*** Excerpt Section Begins ***
The Finnish Cannabis Association

In spite of prevailing narcophobic attitudes, there were signs of an increase in illegal drug use by the early 1990s. Also, in spite of immense public pressure, drug policy dissidents were no longer as inhibited about expressing their views as they used to be. Tired of its long-standing clandestine existence, the cannabis subculture got more assertive.

In 1991, the Finnish Cannabis Association was founded. In 1992 The Association applied to the Ministry of Justice for official registration as a recognized association. To our slight surprise, the application was refused in 1993 because the Ministry felt that the Association's goal -- promoting the legalization of the use of cannabis for adults in Finland -- violates the principle of good conduct, or 'bonas mores'. This does not mean that the Association is banned -- it simply is not recognized as a legal entity in its own right.

A non-registered association cannot have a bank account or telephone under its own name: we do, in fact, have both, which are nominally under the name of the Association's treasurer. Non-registered associations are also not allowed to solicit donations, and we make sure that all of our supporters know the number of the bank accout that we are not allowed to ask them to send money to. Nevertheless, we saw the action of the Ministry of Justice as an obvious violation of basic civil liberties. We appealed to the Supreme Administrative Court, which ruled against us in 1994. The case is currently under appeal in the European Commission of Human Rights.

During the past few years, the Finnish Cannabis Association has managed to make some headway in the Finnish drug debate. We are often asked to contribute to public debates, televison and radio talk shows. Our public statements and press releases get varying degrees of attention in the press, and once we were even asked to take part in a discussion organized by the Ministry of Health and Social Welfare. Nevertheless, we still confront a great deal of emotional resistance.

We make great efforts to emphasize that our main motivation is the recognition of the social harm caused by cannabis prohibition, and not the personal convenience of users. We do not to promote the use of cannabis, or any drug, nor do we deny that even cannabis can be a health hazard and can be abused. We consider this important, because much of traditional Finnish drug education has lost its credibility. We feel that one of the worst aspects of cannabis prohibition is the lack of age limits on the illicit market. We are also telling parents that although they need not approve of cannabis use by their under-age children, panicky reactions to finding a joint in their room are extremely counterproductive and could, in the worst case, actually push children to try harder drugs.
*** Excerpt Section Ends ***
*** Dataset excerpts Section Begins ***
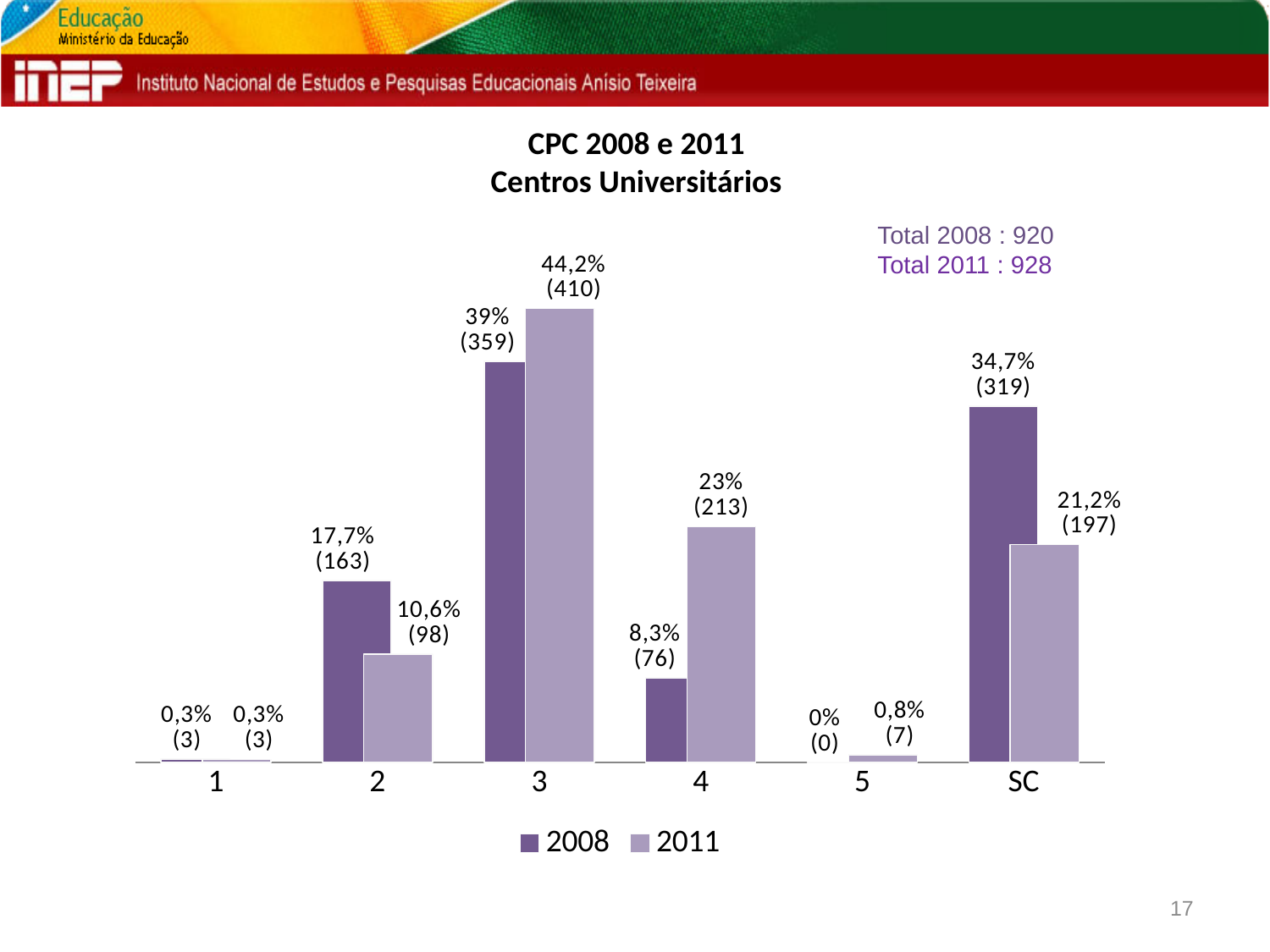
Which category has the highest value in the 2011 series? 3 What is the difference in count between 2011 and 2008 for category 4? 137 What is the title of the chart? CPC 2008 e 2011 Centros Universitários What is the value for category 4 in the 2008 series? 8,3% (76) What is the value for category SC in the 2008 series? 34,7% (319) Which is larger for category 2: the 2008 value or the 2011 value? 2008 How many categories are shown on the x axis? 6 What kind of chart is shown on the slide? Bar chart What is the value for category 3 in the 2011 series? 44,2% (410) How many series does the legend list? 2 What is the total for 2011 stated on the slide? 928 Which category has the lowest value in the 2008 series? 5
*** Dataset excerpts Section Ends ***
*** Dataset excerpts Section Begins ***
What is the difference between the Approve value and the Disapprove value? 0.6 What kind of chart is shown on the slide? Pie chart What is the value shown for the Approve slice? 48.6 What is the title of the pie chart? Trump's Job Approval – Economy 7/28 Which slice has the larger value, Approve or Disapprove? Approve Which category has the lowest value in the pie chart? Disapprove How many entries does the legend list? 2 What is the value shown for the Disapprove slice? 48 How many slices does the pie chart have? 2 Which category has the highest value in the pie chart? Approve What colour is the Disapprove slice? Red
*** Dataset excerpts Section Ends ***
*** Dataset excerpts Section Begins ***
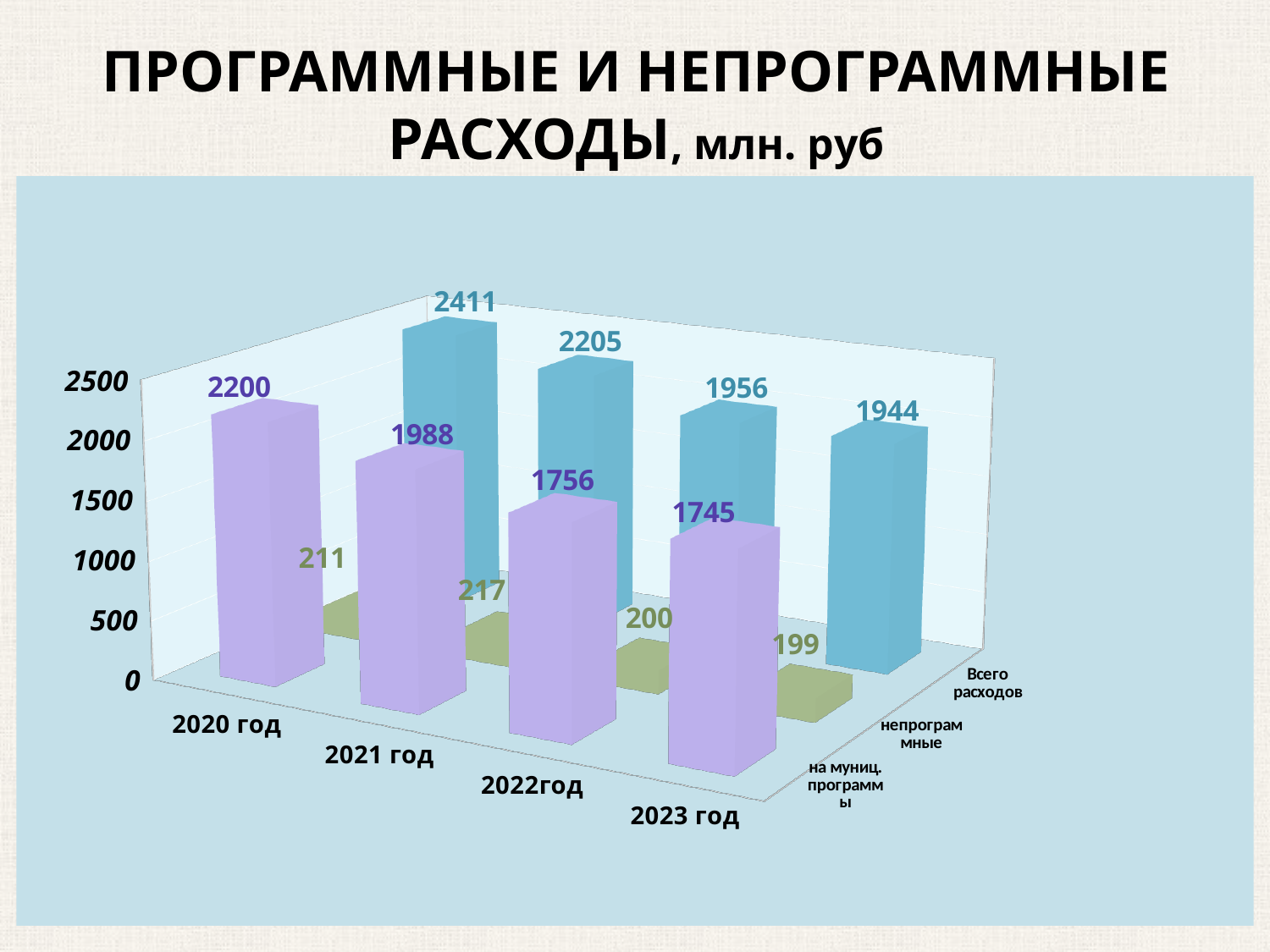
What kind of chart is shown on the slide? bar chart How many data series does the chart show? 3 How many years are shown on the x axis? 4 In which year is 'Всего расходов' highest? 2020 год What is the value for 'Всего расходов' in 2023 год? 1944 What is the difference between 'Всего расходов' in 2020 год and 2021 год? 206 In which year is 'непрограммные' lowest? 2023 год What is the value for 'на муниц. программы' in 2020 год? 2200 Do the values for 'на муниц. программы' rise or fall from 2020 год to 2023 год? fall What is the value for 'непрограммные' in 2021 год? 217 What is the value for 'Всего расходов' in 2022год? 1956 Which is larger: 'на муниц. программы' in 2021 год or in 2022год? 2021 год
*** Dataset excerpts Section Ends ***
### Activity
According to the excerpt about the Finnish Cannabis Association, on what grounds did the Ministry of Justice refuse to register the Association?

### Solved problem
The Ministry felt that the Association's goal of promoting the legalization of cannabis use for adults in Finland violated the principle of good conduct, or "bonas mores."